■ Task directions: Omit all pictures. Quote only the lines from the one with "Is the concrete" through the end of the material below.

## BEGIN Supplied information

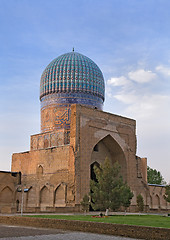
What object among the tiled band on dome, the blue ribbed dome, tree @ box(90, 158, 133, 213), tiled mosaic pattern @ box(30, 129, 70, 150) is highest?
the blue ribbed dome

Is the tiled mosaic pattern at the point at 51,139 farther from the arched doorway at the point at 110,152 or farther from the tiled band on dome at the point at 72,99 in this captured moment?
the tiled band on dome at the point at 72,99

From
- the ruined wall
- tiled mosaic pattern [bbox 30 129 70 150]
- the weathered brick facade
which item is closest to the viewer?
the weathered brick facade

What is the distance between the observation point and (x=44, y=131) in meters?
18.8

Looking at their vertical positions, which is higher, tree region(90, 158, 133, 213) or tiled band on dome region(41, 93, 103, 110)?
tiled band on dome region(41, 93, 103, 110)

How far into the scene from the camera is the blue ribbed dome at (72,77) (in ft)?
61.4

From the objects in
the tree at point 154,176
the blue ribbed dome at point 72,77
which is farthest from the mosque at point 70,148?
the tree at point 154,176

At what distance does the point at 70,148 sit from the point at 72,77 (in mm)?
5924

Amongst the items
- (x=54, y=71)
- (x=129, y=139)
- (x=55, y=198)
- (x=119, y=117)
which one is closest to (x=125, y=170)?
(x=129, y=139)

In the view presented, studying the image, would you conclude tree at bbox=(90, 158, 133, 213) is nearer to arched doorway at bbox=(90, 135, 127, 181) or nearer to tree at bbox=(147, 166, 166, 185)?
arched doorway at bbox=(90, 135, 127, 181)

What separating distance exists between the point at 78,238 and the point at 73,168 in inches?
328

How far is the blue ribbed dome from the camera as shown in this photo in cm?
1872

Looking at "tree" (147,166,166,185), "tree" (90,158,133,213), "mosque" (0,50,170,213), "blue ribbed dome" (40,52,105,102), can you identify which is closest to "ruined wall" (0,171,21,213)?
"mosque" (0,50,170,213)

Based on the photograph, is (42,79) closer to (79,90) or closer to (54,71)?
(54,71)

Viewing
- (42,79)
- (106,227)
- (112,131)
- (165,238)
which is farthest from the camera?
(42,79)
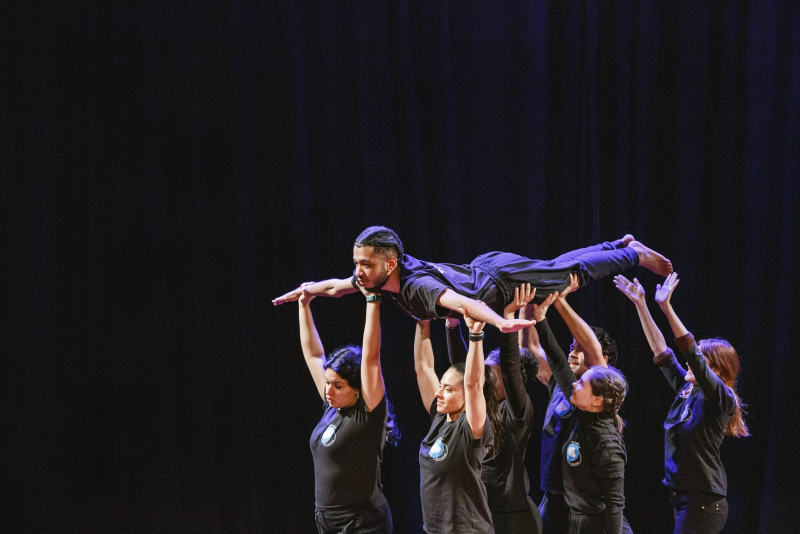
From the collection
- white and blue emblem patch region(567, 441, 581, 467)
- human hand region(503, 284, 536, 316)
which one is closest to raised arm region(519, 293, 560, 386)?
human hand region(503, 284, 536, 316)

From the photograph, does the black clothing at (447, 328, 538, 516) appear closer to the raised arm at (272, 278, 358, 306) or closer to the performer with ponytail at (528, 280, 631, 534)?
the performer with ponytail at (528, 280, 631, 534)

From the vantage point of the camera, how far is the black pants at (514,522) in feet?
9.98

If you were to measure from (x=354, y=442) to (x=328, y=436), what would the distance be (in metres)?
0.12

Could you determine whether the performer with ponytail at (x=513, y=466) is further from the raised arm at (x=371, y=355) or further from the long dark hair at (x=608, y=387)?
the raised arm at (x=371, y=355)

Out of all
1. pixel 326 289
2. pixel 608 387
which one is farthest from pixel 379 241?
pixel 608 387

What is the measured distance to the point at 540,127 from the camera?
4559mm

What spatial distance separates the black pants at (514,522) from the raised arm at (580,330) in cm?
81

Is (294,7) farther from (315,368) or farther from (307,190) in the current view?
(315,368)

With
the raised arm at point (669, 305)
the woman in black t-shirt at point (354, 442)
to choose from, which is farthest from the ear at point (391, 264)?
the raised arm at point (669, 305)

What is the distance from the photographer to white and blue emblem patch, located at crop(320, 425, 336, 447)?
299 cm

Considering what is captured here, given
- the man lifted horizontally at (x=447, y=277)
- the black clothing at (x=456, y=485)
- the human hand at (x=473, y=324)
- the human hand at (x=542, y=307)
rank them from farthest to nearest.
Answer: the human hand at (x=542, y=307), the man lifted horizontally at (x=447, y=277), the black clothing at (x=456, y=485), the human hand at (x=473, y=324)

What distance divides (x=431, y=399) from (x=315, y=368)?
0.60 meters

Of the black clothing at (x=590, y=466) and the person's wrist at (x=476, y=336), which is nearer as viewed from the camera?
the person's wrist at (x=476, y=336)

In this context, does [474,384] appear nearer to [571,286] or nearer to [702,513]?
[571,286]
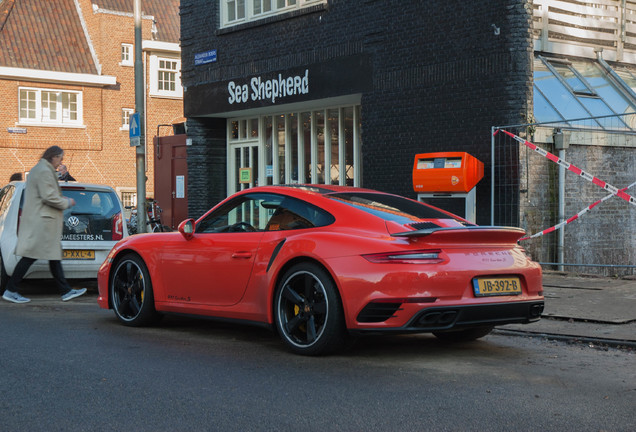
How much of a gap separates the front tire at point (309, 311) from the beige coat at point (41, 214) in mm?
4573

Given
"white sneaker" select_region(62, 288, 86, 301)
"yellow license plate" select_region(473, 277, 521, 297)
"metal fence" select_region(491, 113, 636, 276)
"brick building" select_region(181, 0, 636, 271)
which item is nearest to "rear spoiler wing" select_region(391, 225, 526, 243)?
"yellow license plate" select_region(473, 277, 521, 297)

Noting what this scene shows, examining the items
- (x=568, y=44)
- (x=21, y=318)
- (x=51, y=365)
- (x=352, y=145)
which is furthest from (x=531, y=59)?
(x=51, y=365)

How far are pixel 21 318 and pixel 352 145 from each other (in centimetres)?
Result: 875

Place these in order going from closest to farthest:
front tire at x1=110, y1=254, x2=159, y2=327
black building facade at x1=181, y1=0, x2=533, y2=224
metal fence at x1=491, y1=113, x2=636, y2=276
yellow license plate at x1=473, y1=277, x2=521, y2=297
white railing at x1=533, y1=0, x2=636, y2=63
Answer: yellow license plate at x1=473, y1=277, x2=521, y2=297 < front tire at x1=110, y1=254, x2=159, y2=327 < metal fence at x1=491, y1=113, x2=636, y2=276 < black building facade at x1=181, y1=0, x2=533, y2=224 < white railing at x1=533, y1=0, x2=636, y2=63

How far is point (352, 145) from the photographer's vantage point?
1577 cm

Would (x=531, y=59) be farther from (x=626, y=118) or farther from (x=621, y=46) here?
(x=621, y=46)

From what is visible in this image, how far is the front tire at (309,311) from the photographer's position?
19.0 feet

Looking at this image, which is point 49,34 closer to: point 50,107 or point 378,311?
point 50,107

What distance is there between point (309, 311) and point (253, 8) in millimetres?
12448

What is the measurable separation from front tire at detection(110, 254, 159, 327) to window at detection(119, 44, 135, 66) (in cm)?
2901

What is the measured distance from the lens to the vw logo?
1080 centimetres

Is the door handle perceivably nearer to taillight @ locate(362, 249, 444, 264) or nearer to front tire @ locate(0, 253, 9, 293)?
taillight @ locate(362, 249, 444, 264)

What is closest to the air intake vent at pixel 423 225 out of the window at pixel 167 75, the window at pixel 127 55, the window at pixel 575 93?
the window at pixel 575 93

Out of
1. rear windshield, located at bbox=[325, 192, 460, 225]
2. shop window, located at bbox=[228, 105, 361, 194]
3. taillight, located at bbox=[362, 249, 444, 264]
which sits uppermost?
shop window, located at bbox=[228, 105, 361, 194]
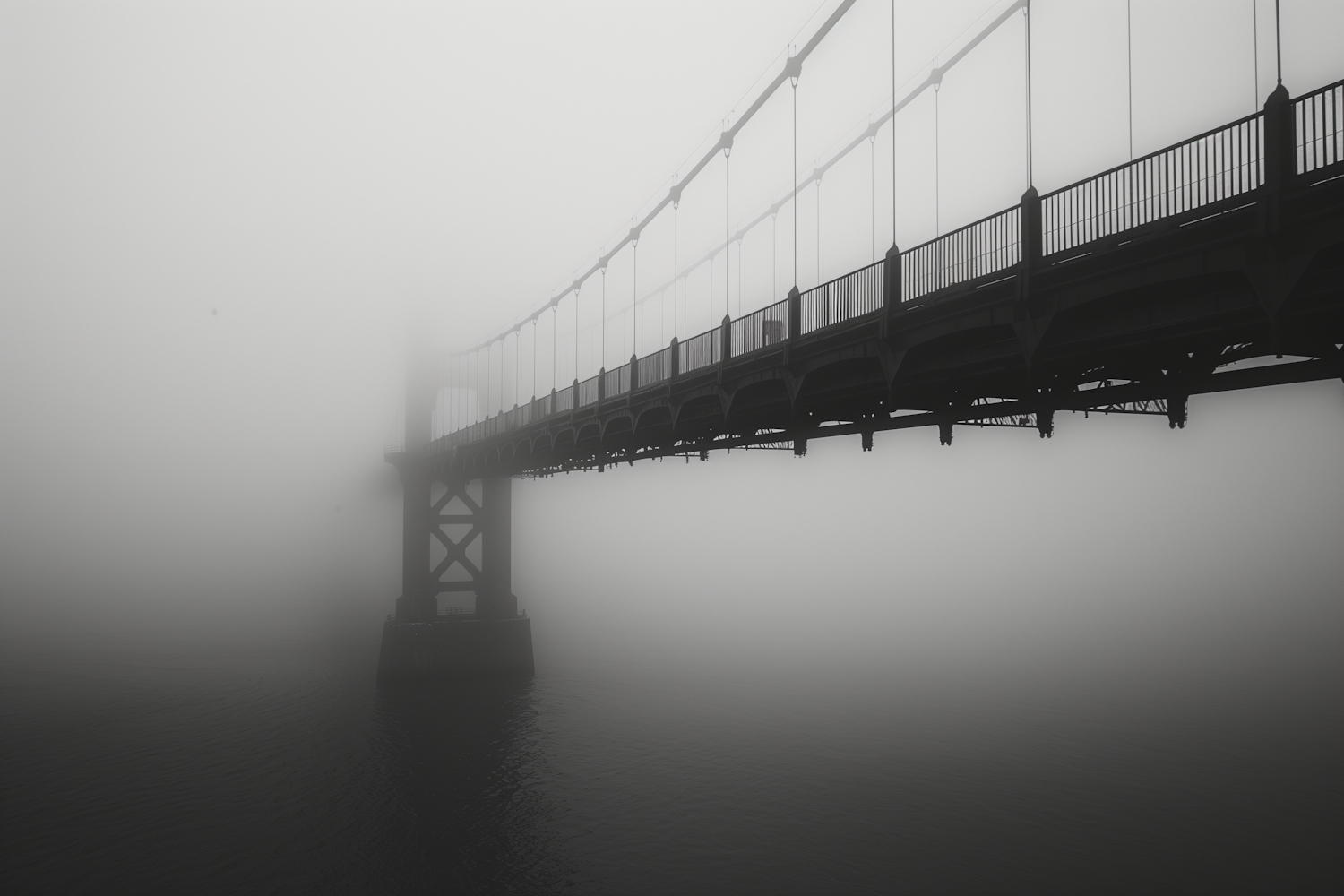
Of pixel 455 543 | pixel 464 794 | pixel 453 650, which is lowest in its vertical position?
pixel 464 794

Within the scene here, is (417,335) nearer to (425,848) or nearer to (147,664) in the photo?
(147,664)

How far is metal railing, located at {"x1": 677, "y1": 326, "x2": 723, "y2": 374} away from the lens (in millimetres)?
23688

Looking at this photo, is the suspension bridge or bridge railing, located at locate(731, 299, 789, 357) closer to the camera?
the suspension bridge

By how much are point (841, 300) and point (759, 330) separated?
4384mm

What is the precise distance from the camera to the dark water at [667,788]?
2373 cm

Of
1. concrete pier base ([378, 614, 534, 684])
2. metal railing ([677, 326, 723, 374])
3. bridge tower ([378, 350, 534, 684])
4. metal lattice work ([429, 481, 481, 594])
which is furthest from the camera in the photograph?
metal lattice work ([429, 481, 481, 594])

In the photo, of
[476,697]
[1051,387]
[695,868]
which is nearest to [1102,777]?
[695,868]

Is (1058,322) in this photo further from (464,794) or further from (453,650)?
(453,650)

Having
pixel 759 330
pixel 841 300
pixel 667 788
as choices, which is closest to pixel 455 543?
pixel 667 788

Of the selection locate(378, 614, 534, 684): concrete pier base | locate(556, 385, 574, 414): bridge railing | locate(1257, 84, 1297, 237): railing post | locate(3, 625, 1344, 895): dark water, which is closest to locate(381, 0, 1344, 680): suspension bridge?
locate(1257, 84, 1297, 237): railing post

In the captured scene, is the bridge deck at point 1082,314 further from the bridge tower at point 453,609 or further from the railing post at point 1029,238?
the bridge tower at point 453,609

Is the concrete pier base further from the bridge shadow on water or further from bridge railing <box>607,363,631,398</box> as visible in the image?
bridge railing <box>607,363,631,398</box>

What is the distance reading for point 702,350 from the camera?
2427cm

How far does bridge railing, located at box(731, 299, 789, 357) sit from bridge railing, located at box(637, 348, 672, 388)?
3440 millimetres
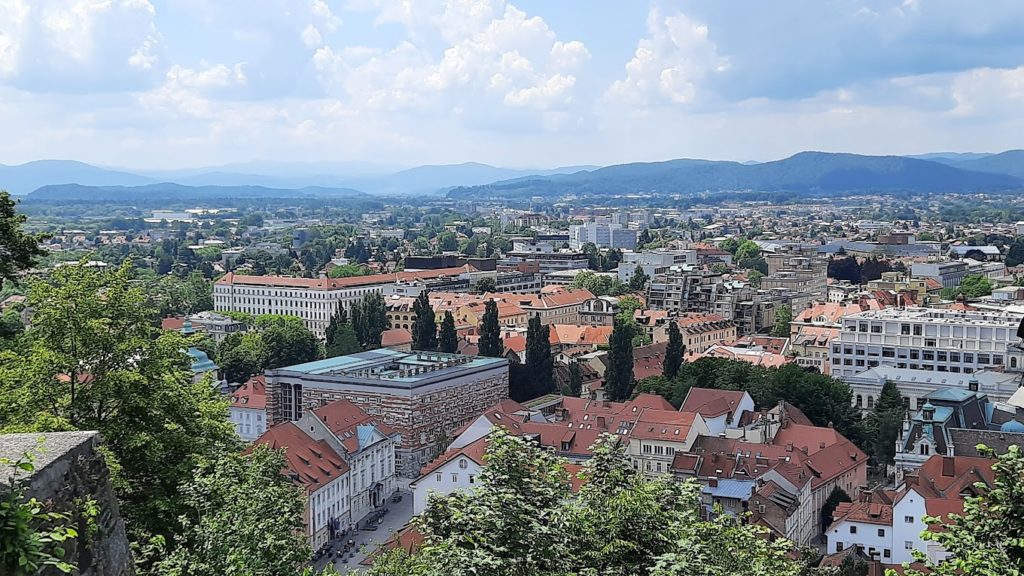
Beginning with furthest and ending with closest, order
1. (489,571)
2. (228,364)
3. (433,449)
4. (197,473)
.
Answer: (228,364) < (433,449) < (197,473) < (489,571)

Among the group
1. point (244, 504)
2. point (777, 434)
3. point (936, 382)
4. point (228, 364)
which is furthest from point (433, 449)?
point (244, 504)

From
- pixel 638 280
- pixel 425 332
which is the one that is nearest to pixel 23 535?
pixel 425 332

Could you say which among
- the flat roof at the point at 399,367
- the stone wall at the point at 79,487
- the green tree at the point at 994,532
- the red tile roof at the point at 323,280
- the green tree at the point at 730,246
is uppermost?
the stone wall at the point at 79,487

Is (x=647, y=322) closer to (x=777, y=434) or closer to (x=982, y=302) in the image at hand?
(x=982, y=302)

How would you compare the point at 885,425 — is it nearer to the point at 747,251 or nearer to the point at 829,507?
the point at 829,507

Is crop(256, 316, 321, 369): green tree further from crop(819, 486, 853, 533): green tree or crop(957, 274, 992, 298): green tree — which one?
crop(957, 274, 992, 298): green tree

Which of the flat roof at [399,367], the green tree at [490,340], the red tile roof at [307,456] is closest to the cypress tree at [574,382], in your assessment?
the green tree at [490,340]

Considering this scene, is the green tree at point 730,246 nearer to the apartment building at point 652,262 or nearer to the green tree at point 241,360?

## END Supplied information

■ Completed task:
Is the concrete pier base further from the bridge shadow on water or further from bridge railing <box>607,363,631,398</box> as visible in the image?
bridge railing <box>607,363,631,398</box>

What is the distance reading for point 702,350 from the camera?
2427cm

How far does bridge railing, located at box(731, 299, 789, 357) sit from bridge railing, located at box(637, 348, 672, 388)?
3440 millimetres
Beginning with furthest and ending with closest, order
1. (489,571)
2. (228,364)
3. (433,449)
4. (197,473)
.
Answer: (228,364) < (433,449) < (197,473) < (489,571)

Among the group
1. point (244, 504)
2. point (777, 434)
3. point (936, 382)
4. point (228, 364)
which is furthest from point (433, 449)?
point (244, 504)

From
- pixel 638 280
- pixel 425 332
which is the one that is nearest to pixel 23 535?
pixel 425 332

Could you say which among
- the flat roof at the point at 399,367
- the stone wall at the point at 79,487
- the green tree at the point at 994,532
- the red tile roof at the point at 323,280
- the green tree at the point at 730,246
is uppermost?
the stone wall at the point at 79,487

Is (x=647, y=322) closer to (x=777, y=434) or closer to (x=982, y=302) in the image at hand?
(x=982, y=302)

How would you compare the point at 885,425 — is it nearer to the point at 747,251 or nearer to the point at 829,507?
the point at 829,507

Is crop(256, 316, 321, 369): green tree further from crop(819, 486, 853, 533): green tree or crop(957, 274, 992, 298): green tree — which one?
crop(957, 274, 992, 298): green tree

Which of the flat roof at [399,367], the green tree at [490,340], the red tile roof at [307,456] is closest to the cypress tree at [574,382], in your assessment?
the green tree at [490,340]

Considering this scene, is the green tree at point 730,246 nearer to the apartment building at point 652,262 or nearer to the green tree at point 241,360?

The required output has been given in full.